+++ Document +++
Fast forward a month and I begin working on a pre-profit project that is so bloated with tests and unnecessary complexity that it took me a few days to really figure out what the hell was going on with the code. When I first started reviewing the code, I was thinking, "Wow, this guy's testing chops make me feel stupid.". Then, after really spending some time with the code, I just thought, "WTF!?".

It's clear he spent much more time writing tests than writing any features. On top of that, he had written 10 level deep abstractions for features that had features for their feature's features. In order to really understand the insanity of this you have to know that this site basically had 0 users and was going nowhere fast.

Then I was just pissed. Pissed at the thought of someone just getting paid to implement every feature under the sun without questioning if any of it was really necessary and with 0 user feedback. This is one of those instances where the developer makes thousands of dollars and the site and owner just lose thousands. This is totally unacceptable and irresponsible in my opinion.
+++ Dataset records +++
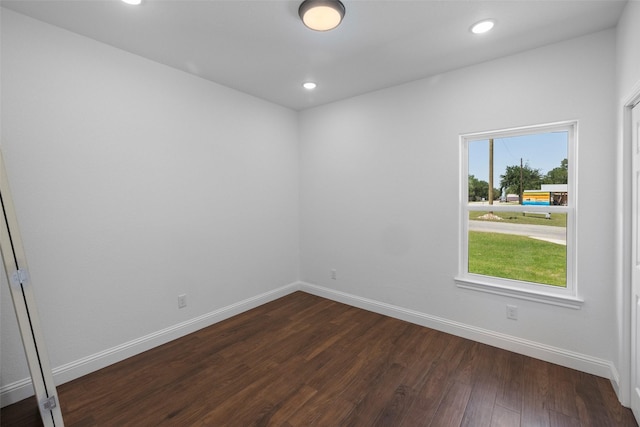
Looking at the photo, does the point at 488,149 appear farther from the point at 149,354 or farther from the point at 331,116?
the point at 149,354

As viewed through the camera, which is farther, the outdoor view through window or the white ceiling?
the outdoor view through window

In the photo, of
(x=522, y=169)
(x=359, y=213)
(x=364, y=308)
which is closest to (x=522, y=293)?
(x=522, y=169)

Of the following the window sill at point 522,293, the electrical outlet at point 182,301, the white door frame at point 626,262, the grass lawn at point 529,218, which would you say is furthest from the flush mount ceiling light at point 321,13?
the electrical outlet at point 182,301

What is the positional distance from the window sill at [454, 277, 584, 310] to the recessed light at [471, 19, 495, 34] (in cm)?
217

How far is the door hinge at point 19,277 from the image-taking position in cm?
166

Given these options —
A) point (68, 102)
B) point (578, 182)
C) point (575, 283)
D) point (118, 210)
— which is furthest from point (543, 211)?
point (68, 102)

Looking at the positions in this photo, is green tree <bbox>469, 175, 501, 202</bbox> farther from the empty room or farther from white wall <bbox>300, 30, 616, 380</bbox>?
white wall <bbox>300, 30, 616, 380</bbox>

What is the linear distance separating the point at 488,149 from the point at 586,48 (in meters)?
0.98

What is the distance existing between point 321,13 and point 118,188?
215 centimetres

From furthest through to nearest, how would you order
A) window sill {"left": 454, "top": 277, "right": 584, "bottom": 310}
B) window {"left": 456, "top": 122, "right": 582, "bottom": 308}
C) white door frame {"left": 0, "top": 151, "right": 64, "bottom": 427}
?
window {"left": 456, "top": 122, "right": 582, "bottom": 308}
window sill {"left": 454, "top": 277, "right": 584, "bottom": 310}
white door frame {"left": 0, "top": 151, "right": 64, "bottom": 427}

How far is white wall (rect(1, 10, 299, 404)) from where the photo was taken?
+++
[Written tasks]
1. List every number or amount that the post about the over-tested project states, and give what each one measures.
2. Turn the paragraph beginning "It's clear he spent" in the post about the over-tested project into a short bulleted list that keeps its main facts.

[Responses by task]
1.
- a month: how far the story jumps forward before the writer starts on the project
- a few days: how long it took the writer to figure out what was going on with the code
- 10 levels: how deep the developer's abstractions went
- 0: how many users the site basically had
- 0: how much user feedback there was
- thousands of dollars: what the developer makes
- thousands: what the site and owner lose

2.
- He spent far more time writing tests than writing features.
- He built abstractions 10 levels deep, for features layered on features.
- The site had basically 0 users and was going nowhere fast.